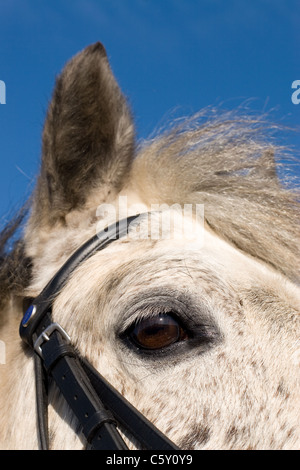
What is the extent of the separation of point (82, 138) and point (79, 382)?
114cm

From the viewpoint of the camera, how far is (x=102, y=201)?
2562 millimetres

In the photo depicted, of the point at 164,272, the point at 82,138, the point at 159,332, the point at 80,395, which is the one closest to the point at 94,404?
the point at 80,395

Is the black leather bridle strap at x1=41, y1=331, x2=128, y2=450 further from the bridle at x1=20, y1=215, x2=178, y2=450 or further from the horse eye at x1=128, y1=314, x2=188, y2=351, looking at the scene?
the horse eye at x1=128, y1=314, x2=188, y2=351

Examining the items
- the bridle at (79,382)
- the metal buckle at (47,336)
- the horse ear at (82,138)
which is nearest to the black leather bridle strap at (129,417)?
the bridle at (79,382)

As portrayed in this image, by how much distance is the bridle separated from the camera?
180 centimetres

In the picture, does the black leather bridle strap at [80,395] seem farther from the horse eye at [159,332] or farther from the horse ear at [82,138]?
the horse ear at [82,138]

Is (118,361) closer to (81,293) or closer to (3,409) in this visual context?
(81,293)

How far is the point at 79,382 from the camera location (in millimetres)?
1937

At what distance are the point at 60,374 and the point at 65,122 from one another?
114cm

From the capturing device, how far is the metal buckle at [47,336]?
207 centimetres

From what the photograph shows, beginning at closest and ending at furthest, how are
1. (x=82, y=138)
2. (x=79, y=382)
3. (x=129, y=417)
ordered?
1. (x=129, y=417)
2. (x=79, y=382)
3. (x=82, y=138)

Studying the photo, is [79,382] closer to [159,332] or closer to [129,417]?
[129,417]

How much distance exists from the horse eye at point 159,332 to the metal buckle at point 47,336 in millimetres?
331

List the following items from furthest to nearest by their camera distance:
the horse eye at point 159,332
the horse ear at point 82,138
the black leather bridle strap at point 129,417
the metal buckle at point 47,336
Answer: the horse ear at point 82,138 → the metal buckle at point 47,336 → the horse eye at point 159,332 → the black leather bridle strap at point 129,417
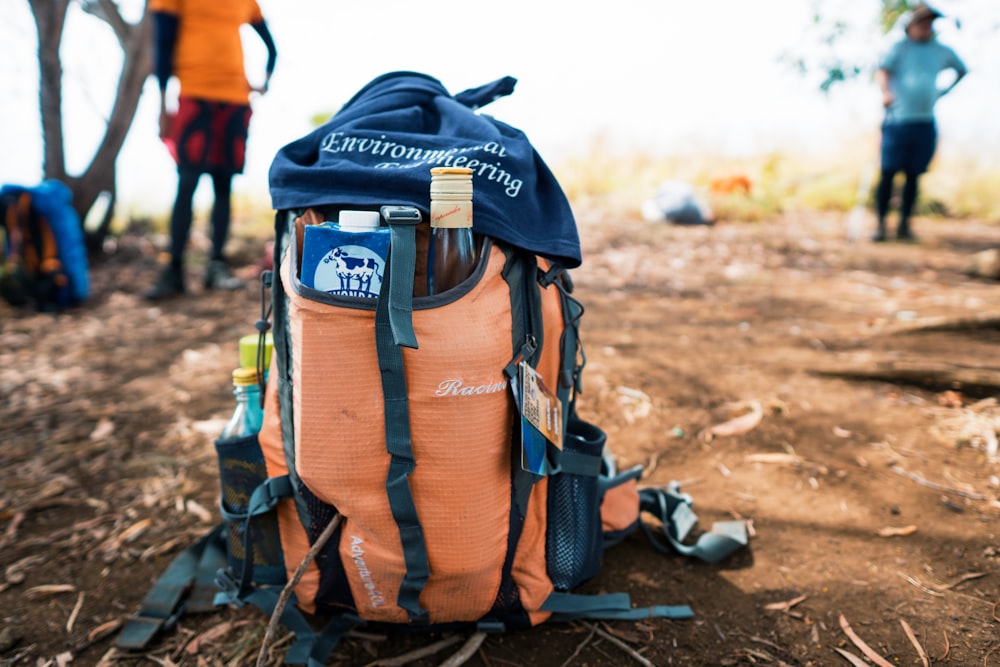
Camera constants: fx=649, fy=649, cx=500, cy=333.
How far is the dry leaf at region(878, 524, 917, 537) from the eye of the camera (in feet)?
6.29

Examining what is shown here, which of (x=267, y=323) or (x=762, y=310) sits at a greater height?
(x=267, y=323)

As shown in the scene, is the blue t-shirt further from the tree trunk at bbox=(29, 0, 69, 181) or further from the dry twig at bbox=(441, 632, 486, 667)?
the tree trunk at bbox=(29, 0, 69, 181)

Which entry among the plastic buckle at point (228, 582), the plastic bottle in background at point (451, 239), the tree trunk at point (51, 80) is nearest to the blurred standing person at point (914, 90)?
the plastic bottle in background at point (451, 239)

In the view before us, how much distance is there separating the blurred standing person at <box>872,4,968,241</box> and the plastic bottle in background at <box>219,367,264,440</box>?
6447 mm

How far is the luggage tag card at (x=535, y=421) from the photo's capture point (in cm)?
146

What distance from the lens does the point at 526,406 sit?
1.45m

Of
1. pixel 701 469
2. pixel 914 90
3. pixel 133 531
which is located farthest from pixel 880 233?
pixel 133 531

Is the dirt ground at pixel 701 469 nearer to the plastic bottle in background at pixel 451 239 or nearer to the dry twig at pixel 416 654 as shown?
the dry twig at pixel 416 654

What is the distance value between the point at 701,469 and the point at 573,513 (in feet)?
2.78

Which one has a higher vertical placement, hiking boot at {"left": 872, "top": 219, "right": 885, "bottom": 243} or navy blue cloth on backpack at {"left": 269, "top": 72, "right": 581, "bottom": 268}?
navy blue cloth on backpack at {"left": 269, "top": 72, "right": 581, "bottom": 268}

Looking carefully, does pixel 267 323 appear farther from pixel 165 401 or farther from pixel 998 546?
pixel 998 546

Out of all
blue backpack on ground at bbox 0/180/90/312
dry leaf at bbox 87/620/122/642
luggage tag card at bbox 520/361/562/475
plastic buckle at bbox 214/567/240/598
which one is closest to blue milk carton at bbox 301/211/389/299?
luggage tag card at bbox 520/361/562/475

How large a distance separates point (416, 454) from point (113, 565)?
1.29m

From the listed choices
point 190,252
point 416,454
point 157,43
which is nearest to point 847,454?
point 416,454
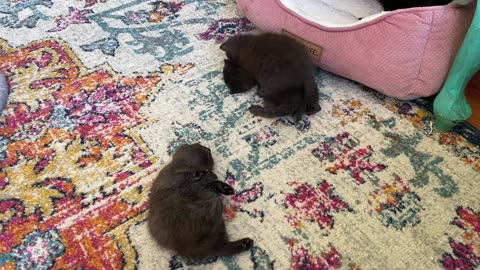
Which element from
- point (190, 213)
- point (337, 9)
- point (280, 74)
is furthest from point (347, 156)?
point (337, 9)

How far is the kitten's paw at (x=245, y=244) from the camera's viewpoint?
3.23 ft

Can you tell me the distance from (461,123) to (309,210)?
2.07 ft

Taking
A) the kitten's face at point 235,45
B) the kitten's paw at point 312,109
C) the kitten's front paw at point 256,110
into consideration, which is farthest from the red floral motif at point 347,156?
the kitten's face at point 235,45

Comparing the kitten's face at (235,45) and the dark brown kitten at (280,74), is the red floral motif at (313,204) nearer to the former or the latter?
the dark brown kitten at (280,74)

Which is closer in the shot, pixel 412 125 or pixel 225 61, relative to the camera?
pixel 412 125

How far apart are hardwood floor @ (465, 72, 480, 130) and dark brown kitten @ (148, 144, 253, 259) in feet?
2.83

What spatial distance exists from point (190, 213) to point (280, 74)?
545 millimetres

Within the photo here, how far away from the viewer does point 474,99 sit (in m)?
1.42

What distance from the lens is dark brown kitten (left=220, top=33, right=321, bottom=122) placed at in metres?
1.24

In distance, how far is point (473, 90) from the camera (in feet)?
4.78

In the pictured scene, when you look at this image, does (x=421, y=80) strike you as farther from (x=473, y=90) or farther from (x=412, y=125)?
(x=473, y=90)

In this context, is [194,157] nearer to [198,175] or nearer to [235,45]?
[198,175]

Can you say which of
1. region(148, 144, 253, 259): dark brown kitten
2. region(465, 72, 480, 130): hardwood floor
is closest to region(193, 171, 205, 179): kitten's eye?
region(148, 144, 253, 259): dark brown kitten

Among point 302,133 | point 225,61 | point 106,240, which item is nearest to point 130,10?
point 225,61
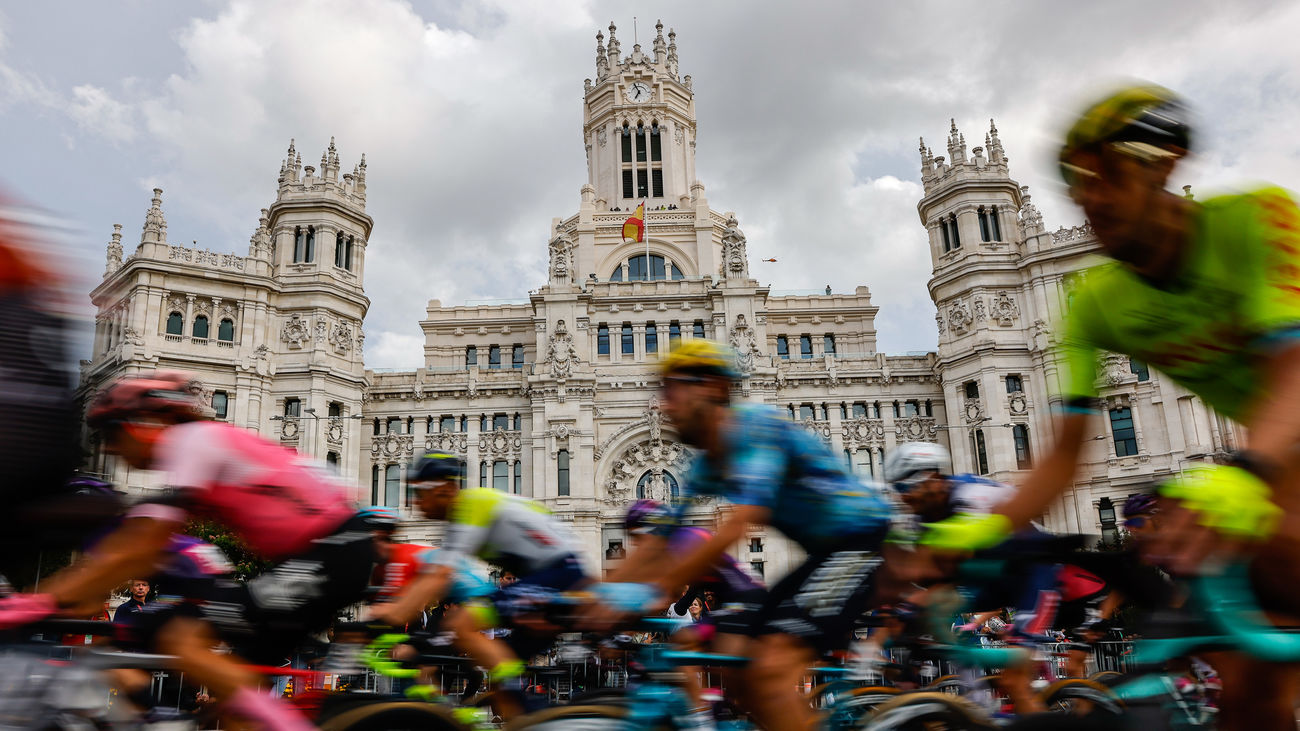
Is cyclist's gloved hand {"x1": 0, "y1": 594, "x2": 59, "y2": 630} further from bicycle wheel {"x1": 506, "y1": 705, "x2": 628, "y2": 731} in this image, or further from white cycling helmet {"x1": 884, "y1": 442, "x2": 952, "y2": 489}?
white cycling helmet {"x1": 884, "y1": 442, "x2": 952, "y2": 489}

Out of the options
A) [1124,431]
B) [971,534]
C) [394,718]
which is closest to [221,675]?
[394,718]

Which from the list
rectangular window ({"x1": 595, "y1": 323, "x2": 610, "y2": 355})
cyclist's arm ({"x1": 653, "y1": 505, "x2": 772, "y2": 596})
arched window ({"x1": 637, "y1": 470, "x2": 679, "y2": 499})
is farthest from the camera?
rectangular window ({"x1": 595, "y1": 323, "x2": 610, "y2": 355})

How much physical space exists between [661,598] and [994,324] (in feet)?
141

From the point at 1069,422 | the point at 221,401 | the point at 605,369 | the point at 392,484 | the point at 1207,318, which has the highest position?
the point at 605,369

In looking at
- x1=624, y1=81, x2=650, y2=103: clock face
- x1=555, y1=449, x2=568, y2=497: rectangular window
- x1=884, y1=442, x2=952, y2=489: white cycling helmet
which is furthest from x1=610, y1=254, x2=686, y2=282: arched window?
x1=884, y1=442, x2=952, y2=489: white cycling helmet

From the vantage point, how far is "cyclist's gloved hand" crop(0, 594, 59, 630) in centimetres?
331

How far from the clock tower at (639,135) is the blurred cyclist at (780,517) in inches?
1968

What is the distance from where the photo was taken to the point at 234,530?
3963mm

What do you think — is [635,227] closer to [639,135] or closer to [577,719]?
[639,135]

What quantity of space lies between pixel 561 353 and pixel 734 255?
36.7 ft

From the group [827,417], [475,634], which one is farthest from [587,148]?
[475,634]

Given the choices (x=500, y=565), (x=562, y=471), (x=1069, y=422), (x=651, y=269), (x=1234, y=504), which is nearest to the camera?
(x=1234, y=504)

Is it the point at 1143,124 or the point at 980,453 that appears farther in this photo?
the point at 980,453

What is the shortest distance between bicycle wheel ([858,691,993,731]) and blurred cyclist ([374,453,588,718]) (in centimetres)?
202
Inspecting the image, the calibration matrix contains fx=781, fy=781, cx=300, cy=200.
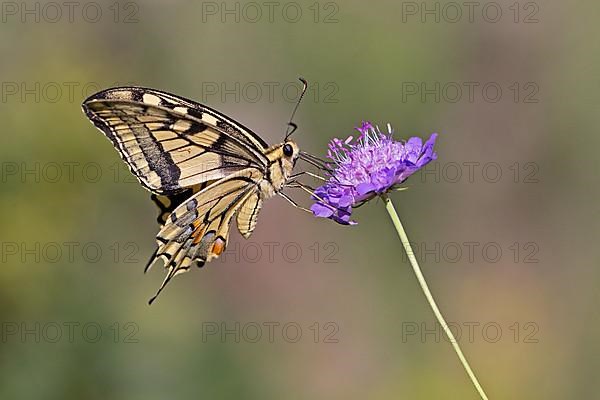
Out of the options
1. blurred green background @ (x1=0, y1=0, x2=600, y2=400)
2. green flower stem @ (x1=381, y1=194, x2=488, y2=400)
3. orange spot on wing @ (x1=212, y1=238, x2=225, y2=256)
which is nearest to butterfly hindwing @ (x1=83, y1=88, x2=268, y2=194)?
orange spot on wing @ (x1=212, y1=238, x2=225, y2=256)

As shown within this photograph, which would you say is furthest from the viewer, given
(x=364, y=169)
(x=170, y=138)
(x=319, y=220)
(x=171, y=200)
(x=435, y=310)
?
(x=319, y=220)

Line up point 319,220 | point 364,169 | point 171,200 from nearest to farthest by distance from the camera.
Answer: point 364,169 < point 171,200 < point 319,220

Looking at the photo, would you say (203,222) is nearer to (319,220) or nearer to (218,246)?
(218,246)

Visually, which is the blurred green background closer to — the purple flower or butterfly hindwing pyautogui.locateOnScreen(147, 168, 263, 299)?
butterfly hindwing pyautogui.locateOnScreen(147, 168, 263, 299)

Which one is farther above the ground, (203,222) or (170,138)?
(170,138)

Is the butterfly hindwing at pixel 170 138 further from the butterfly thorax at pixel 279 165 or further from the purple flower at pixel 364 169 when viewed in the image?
the purple flower at pixel 364 169

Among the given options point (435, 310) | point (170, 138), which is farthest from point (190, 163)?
point (435, 310)
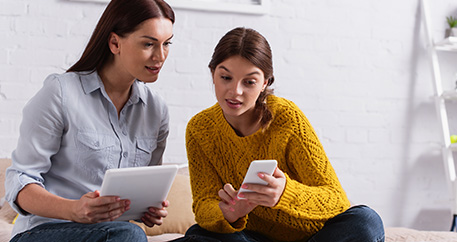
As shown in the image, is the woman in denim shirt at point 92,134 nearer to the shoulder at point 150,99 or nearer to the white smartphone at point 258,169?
the shoulder at point 150,99

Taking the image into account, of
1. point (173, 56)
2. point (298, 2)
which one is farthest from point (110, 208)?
point (298, 2)

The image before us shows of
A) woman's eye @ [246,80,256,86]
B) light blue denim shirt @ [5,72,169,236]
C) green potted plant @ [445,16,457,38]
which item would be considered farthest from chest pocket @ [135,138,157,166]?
green potted plant @ [445,16,457,38]

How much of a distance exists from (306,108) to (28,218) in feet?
5.56

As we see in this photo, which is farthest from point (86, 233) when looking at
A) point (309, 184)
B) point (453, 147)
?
point (453, 147)

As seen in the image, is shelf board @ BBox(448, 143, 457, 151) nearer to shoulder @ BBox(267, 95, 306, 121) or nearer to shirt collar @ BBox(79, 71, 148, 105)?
shoulder @ BBox(267, 95, 306, 121)

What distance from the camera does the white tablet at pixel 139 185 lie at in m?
1.09

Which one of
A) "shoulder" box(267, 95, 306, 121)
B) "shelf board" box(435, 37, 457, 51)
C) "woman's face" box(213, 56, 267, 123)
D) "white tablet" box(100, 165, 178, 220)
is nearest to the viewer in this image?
"white tablet" box(100, 165, 178, 220)

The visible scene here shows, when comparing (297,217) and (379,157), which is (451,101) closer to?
(379,157)

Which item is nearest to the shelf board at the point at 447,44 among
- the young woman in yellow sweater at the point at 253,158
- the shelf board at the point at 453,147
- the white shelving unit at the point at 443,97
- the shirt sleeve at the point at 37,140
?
the white shelving unit at the point at 443,97

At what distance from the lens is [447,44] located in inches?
107

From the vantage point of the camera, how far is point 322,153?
57.0 inches

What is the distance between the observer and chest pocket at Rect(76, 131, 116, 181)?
1.33m

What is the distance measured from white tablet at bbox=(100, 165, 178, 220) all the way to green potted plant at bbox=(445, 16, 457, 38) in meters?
2.14

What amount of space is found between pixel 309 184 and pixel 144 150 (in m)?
0.48
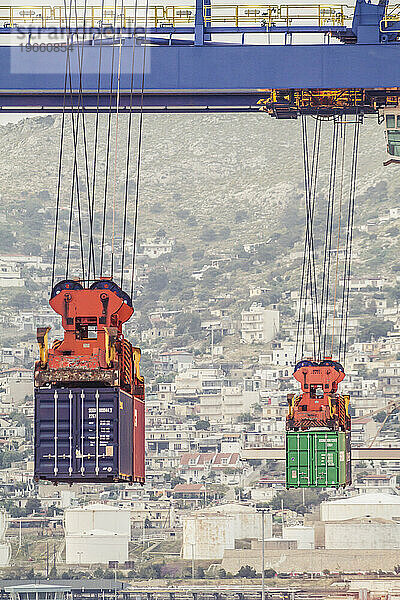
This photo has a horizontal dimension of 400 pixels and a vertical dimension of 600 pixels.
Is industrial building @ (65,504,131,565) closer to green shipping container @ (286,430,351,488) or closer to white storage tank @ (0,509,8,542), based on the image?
white storage tank @ (0,509,8,542)

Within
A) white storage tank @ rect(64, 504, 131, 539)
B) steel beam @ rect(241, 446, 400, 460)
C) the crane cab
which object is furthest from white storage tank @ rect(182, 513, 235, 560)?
the crane cab

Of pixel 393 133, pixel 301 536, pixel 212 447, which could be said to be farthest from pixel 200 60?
pixel 212 447

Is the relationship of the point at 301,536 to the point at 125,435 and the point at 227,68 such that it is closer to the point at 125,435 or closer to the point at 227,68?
the point at 227,68

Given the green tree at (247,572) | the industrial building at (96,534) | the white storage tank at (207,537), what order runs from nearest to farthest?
the green tree at (247,572) → the white storage tank at (207,537) → the industrial building at (96,534)

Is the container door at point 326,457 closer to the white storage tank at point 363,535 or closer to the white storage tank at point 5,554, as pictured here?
the white storage tank at point 363,535

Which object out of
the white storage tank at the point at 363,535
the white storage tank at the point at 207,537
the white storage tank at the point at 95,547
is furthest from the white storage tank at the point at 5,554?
the white storage tank at the point at 363,535

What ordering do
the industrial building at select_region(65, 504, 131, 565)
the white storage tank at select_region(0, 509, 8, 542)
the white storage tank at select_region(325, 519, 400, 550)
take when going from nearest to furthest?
the white storage tank at select_region(325, 519, 400, 550) → the industrial building at select_region(65, 504, 131, 565) → the white storage tank at select_region(0, 509, 8, 542)
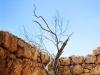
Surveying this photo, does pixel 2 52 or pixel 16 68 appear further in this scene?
pixel 16 68

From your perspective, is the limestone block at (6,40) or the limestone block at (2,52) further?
the limestone block at (6,40)

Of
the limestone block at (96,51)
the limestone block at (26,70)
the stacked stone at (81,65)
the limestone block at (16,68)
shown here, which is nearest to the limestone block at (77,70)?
the stacked stone at (81,65)

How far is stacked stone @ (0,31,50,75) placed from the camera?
380cm

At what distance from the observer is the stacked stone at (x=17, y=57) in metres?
3.80

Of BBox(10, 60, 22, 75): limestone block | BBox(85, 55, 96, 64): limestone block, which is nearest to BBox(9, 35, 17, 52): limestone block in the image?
BBox(10, 60, 22, 75): limestone block

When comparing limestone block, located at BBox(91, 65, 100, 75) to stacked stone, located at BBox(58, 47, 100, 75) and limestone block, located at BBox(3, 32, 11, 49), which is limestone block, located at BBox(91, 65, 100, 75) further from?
limestone block, located at BBox(3, 32, 11, 49)

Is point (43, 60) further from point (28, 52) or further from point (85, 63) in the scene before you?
point (85, 63)

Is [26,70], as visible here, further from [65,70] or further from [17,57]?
[65,70]

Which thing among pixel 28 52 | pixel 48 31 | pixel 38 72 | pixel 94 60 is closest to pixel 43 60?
pixel 38 72

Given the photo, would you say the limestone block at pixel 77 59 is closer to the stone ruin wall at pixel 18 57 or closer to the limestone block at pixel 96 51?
the limestone block at pixel 96 51

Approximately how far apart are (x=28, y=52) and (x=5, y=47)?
3.64ft

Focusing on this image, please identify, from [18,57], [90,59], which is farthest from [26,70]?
[90,59]

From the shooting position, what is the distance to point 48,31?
415 inches

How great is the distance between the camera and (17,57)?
436cm
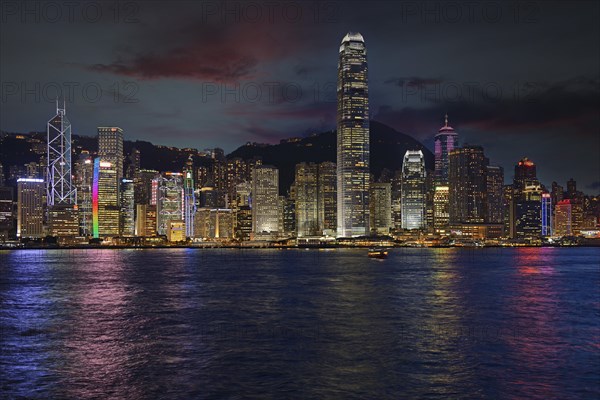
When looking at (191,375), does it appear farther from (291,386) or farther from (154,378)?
(291,386)

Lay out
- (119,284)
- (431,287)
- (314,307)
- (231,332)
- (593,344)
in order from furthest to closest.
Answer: (119,284), (431,287), (314,307), (231,332), (593,344)

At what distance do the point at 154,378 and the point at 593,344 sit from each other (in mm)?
25925

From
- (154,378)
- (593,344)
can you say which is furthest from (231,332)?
(593,344)

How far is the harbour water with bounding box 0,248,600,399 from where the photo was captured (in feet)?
95.7

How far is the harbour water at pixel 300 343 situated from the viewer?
2916cm

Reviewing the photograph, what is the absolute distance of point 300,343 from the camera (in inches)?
1554

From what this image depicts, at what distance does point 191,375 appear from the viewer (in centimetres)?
3139

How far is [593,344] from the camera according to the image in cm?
3919

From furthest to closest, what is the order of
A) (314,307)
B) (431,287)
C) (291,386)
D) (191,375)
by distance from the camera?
(431,287) → (314,307) → (191,375) → (291,386)

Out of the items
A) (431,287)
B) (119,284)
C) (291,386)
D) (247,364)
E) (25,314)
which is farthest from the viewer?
(119,284)

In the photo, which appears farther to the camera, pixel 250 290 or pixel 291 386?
pixel 250 290

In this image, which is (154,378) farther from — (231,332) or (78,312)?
(78,312)

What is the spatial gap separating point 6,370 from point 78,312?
897 inches

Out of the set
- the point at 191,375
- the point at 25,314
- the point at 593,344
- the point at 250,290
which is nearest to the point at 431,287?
Answer: the point at 250,290
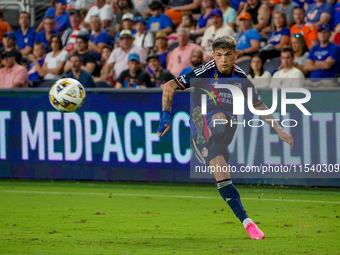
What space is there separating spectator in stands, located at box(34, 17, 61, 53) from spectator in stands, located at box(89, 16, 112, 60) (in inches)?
53.9

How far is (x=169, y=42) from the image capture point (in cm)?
1486

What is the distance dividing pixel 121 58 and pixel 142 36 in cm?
97

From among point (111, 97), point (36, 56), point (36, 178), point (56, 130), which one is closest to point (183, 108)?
point (111, 97)

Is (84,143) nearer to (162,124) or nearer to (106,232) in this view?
(106,232)

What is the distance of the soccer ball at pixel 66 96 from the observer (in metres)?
9.69

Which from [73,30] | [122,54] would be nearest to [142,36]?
[122,54]

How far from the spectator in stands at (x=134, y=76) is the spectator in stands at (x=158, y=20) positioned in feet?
8.03

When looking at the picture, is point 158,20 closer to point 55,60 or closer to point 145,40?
point 145,40

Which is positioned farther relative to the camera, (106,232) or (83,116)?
(83,116)

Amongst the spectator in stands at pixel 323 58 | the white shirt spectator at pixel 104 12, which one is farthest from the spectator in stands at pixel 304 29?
the white shirt spectator at pixel 104 12

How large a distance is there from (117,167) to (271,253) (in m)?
6.22

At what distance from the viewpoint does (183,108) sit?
432 inches

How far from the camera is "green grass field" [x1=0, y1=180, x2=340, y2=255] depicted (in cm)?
617

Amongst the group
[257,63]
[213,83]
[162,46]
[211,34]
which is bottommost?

---+---

GIVEN EXERCISE: Transcribe exactly the line containing "What space is" and all remaining lines of the material, ending with the last one.

THE RESULT:
What space is there separating spectator in stands, located at box(34, 17, 61, 53) from spectator in stands, located at box(89, 16, 112, 60) (in inches)?
53.9

How far is (x=169, y=42) from the image capture point (in cm)?
1486

What is the distance dividing pixel 121 58 and pixel 142 36 in cm?
97

From among point (111, 97), point (36, 56), point (36, 178), point (56, 130), which one is closest to point (183, 108)?
point (111, 97)

Is (84,143) nearer to (162,124) or nearer to (106,232) in this view?
(106,232)

What is the distance of the soccer ball at pixel 66 96 from the observer (in metres)?
9.69

Which from [73,30] | [122,54] would be nearest to [142,36]?
[122,54]

How far from the spectator in stands at (x=134, y=76) is the spectator in stands at (x=158, y=20) positioned in feet?
8.03

When looking at the picture, is point 158,20 closer to point 55,60 or closer to point 145,40?
point 145,40

Which is positioned farther relative to the camera, (106,232) or (83,116)?
(83,116)

Amongst the spectator in stands at pixel 323 58 | the white shirt spectator at pixel 104 12, which one is farthest from the spectator in stands at pixel 304 29?
the white shirt spectator at pixel 104 12

How large a distance is there from (117,167) to (271,253) (in m)?
6.22

At what distance from the viewpoint does (183,108) sit?
432 inches

How far from the camera is "green grass field" [x1=0, y1=180, x2=340, y2=255] depicted (in cm)?
617

Amongst the group
[257,63]
[213,83]
[162,46]
[211,34]
which is bottommost?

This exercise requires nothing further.